Spoilers.
Une collaboration entre l'écrivain Philippe Barbeau et
Christian Couty, professeur d'histoire-géographie. Si la démarche est louable (devoir de mémoire), je ne peux m'empêcher d'être déçue par ce récit qui pêche par de nombreuses faiblesses :
- beaucoup d'occurrences de noms propres (les villageois ou figures publiques) au début du livre qui tombent en cascade. On a le boulanger, le facteur, le tenancier de bar, etc. On comprend pourquoi à la fin : il s'agit de véritables personnes qui ont existé à l'époque. Ok, c'est intéressant, malheureusement ça manque de travail d'écriture, il ne suffit pas de balancer des noms à la chaîne pour faire exister des personnages, tout ceci reste trop superficiel et ne rend pas ces gens présents.

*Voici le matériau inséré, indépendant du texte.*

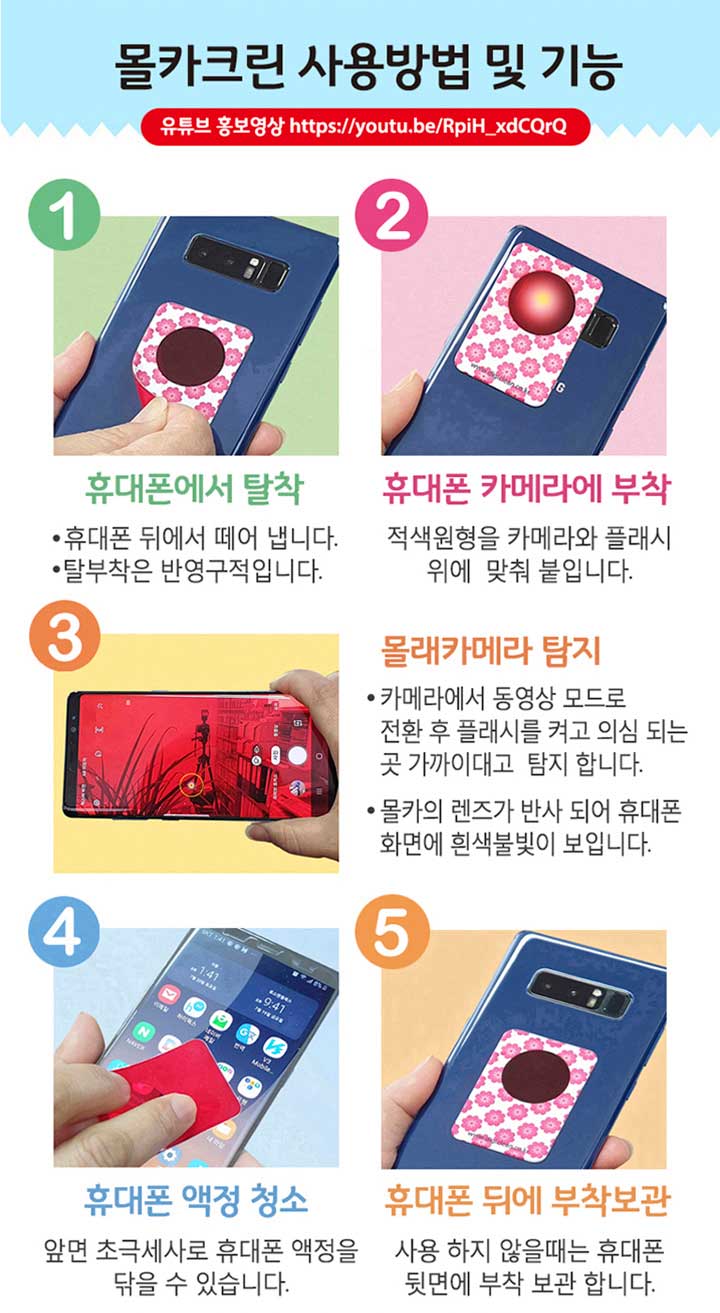 몰카크린 사용방법 및 기능

유튜브 홍보영상 https://youtu.be/RpiH_xdCQrQ

1

휴대폰에서 탈착

•휴대폰 뒤에서 떼어 냅니다.
•탈부착은 반영구적입니다.

2

휴대폰 카메라에 부착

적색원형을 카메라와 플래시 위에 맞춰 붙입니다.

3

몰래카메라 탐지

•카메라에서 동영상 모드로 전환 후 플래시를 켜고 의심 되는 곳 가까이대고 탐지 합니다.

•몰카의 렌즈가 반사 되어 휴대폰 화면에 흰색불빛이 보입니다.

4

휴대폰 액정 청소

앞면 초극세사로 휴대폰 액정을 닦을 수 있습니다.

5

휴대폰 뒤에 부착보관

사용 하지 않을때는 휴대폰 뒷면에 부착 보관 합니다.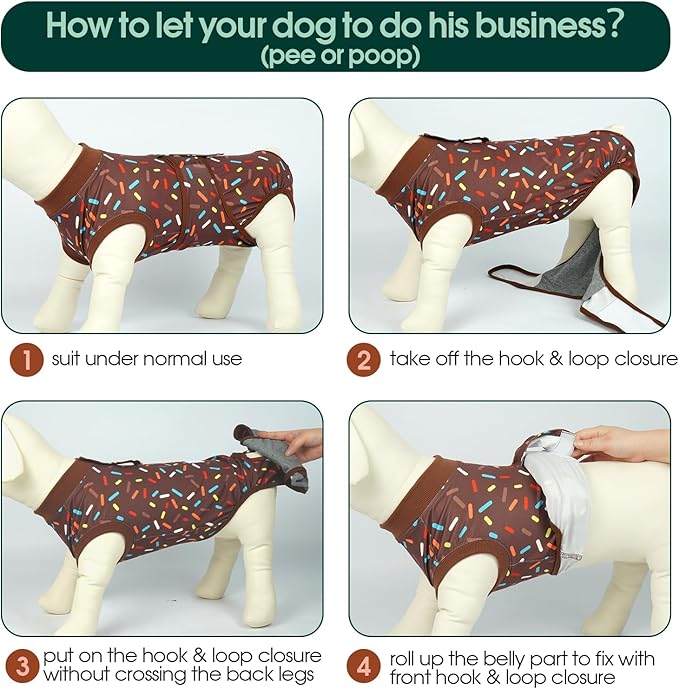 How to let your dog to do his business?
(pee or poop)

1 suit under normal use

2 take off the hook & loop closure

3 put on the hook & loop closure without crossing the back legs

4 roll up the belly part to fix with front hook & loop closure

- un souci de précision exagéré quant à la description des lieux. Comme pour le point précédent, l'auteur est passionné par son pays du Loir-et-Cher et on voit bien qu'il y a une recherche pour faire exister Noyers, seulement là encore, citer à la chaîne des noms de moulin, de rivière, de lieu-dit, etc. est contreproductif. Trop, c'est trop, je n'arrivais pas à visualiser. Cela fait sûrement plaisir aux personnes qui connaissent ces endroits, mais pour le lecteur étranger, ça tombe à plat et rend la lecture confuse.
- les personnages ne sont pas assez développés dans leur personnalité (à part Jules à la limite) ainsi que leurs relations. La relation épistolaire entre le héros Jules et son frère Charles, parti au combat, est la seule plutôt réussie. Mais quand Charles meurt au début du livre, la mère Marie tombe dans l'apathie et cesse de parler à son fils. C'est une réaction face au deuil qui aurait mérité un travail plus approfondi car elle passe inaperçue, Marie sort de l'histoire (sauf de brèves allusions), ce qui est dommage. L'amitié naissante entre Jules et l'infirmier américain John est peu convaincante et laisse de marbre. Les premiers élans amoureux de Jules envers son amie d'enfance Anne sont eux plutôt réussis, on a de la peine pour lui qui découvre que John et Anne s'aiment.
- l'intrigue manque de peps, il n'y a pas vraiment d'histoire, pas de péripéties. Certes, on sent qu'il faut coller à la réalité historique, mais on se heurte à une contradiction : il faut quand même faire un livre, un roman, une fiction, plaisants à lire. Mais on a assez peu de dialogues et l'histoire est essentiellement composée de descriptions qui donnent au récit un aspect trop documentaire à mon goût. D'ailleurs, je regrette qu'on ne voie pas plus de soldats américains, à part John et deux ou trois autres soldats à peine évoqués, c'est tout. Cette base américaine comptait apparemment 30.000 personnes, c'est énorme mais à part quelques anecdotes (la boulangerie qui tourne à plein régime, l'animation dans les rues) l'impact que ça a pu avoir sur la petite ville de Noyers n'est pas assez bien rendu je pense.
Bref, un livre pas désagréable mais sans atout majeur. J'ai néanmoins apprécié quand après l'armistice on parle de la grippe espagnole puis des incidents liés au racisme dans les rangs américains, mais c'est vraiment trop survolé.